De lo anterior se sigue, pues, que el «problema» que el componente interactivo vendría a resolver no existía realmente con anterioridad e independencia de la aparición de dicho componente (como podría inducirse de la pregunta problema-solución), sino precisamente como consecuencia de la conciencia social de su existencia y sus posibilidades ya contrastadas en la Red. Existencia de la innovación y acceso de los individuos a la información sobre lo existente han sido, por tanto, dos factores desencadenantes de primer orden porque, como apunta Graham (2001: 52), la disponibilidad de la tecnología «tiene el efecto de estimular nuevos deseos. Puedo llegar a querer cosas, no directamente, sino porque descubro que existen los medios para lograrlo». Es más, «podemos llegar a desear cosas que antes no deseábamos o que incluso no sabíamos que podíamos desear» y también «podemos llegar a necesitar cosas que antes no necesitábamos porque, dados nuestros deseos recién descubiertos, tenemos ya una utilidad para los medios de satisfacerlos, una utilidad que no teníamos antes y de ahí una necesidad de cosas que antes no necesitábamos».

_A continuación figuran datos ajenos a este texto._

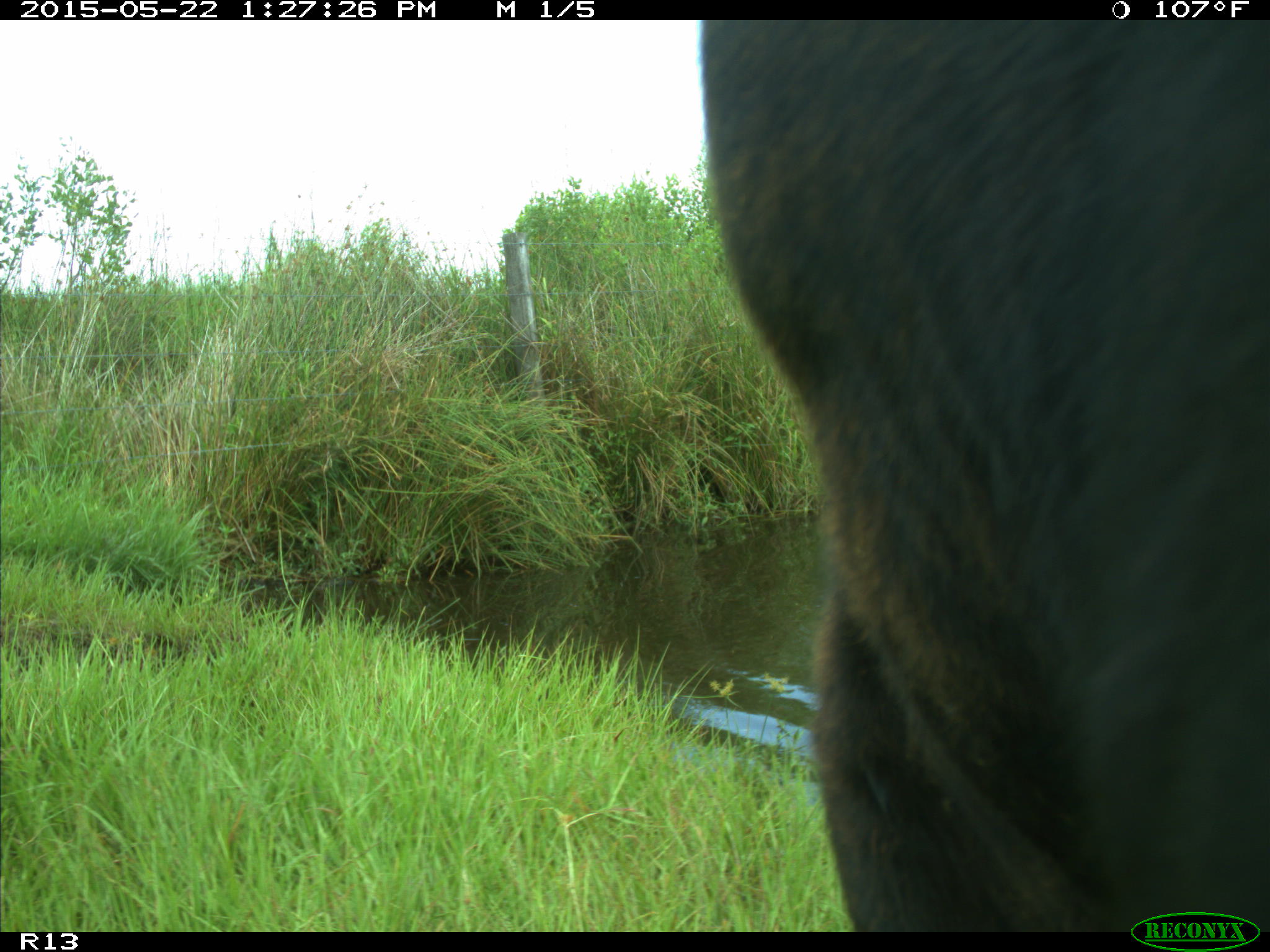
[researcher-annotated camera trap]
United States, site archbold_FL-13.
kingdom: Animalia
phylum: Chordata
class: Mammalia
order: Artiodactyla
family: Bovidae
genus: Bos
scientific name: Bos taurus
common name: domestic cow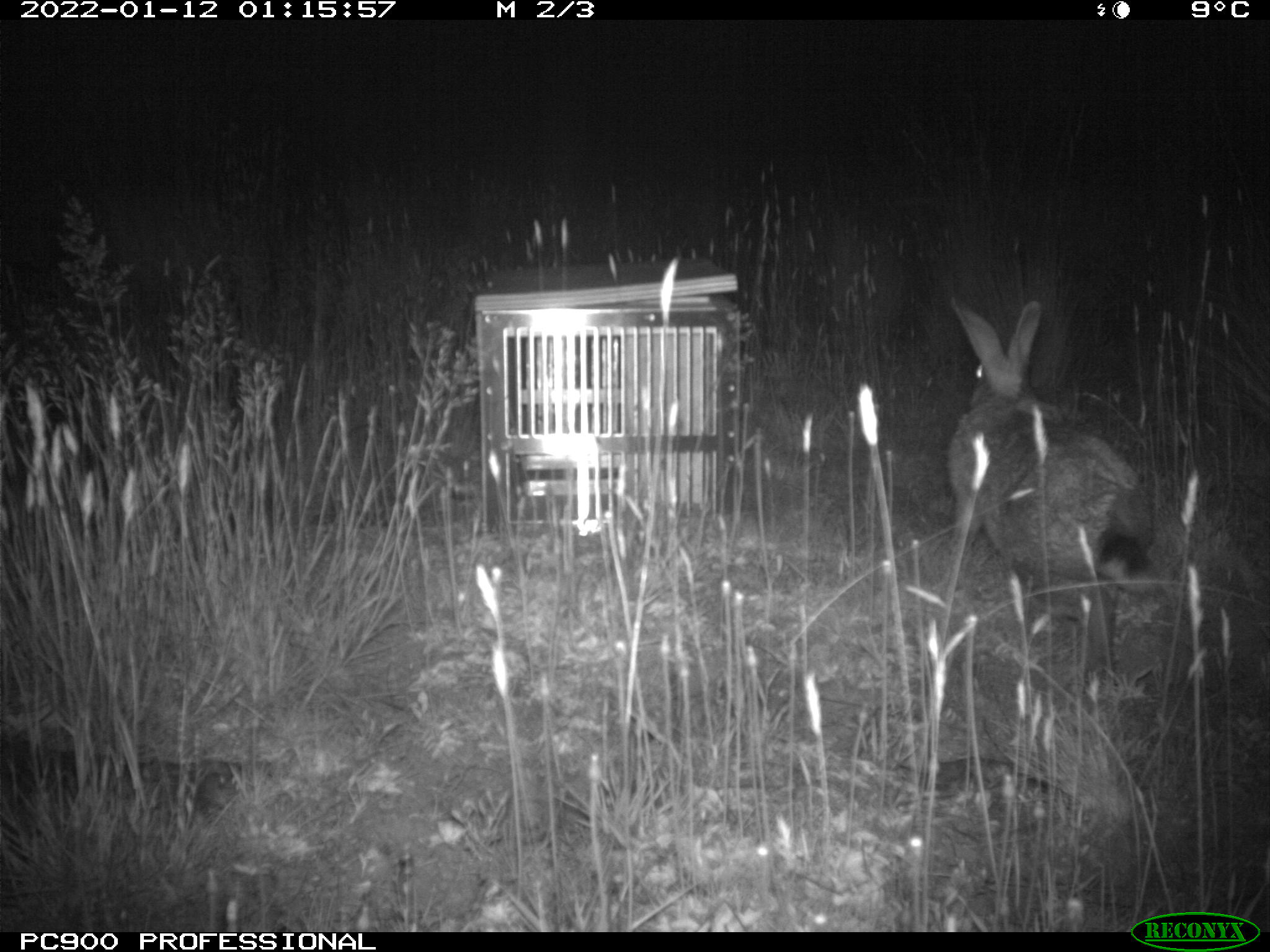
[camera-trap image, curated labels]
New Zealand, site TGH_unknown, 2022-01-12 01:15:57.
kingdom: Animalia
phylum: Chordata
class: Mammalia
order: Lagomorpha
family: Leporidae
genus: Oryctolagus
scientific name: Oryctolagus cuniculus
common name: european rabbit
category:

La segunda asunción implícita en la legitimación de una innovación tecnológica atendiendo a los problemas que resuelve está relacionada con la constitución de lo problemático. Se sobreentiende que un problema técnico está constituido por lo que ya se considera problemático. Dicho de otro modo, «el carácter problemático de cualquier función que la nueva tecnología nos podría permitir abordar está subjetivamente constituido, lo cual quiere decir que un problema es cualquier cosa que encontramos problemático» (Graham, 2001: 51). En ocasiones esto puede ser así. Por ejemplo, la circulación de contenidos multimedia por la Red está condicionada por el ancho de banda de que dispongan los usuarios. En la actualidad, el volumen de tales contenidos es relativamente bajo en términos generales, porque la mayoría de los equipos no disponen de conexiones de banda ancha. A pesar de ello, en los últimos años hemos asistido a una creciente disponibilidad y circulación de archivos de sonido, imagen y vídeo, paralela al progresivo aumento de empresas y hogares que han incrementado su velocidad de conexión a la Red. Que el tiempo de descarga de ciertos archivos parezca interminable o que el programa de correo se quede bloqueado porque los adjuntos de ciertos mensajes pesan demasiado es un problema parcialmente resuelto por cierto aumento en la velocidad de conexión al servidor sin mayores consecuencias.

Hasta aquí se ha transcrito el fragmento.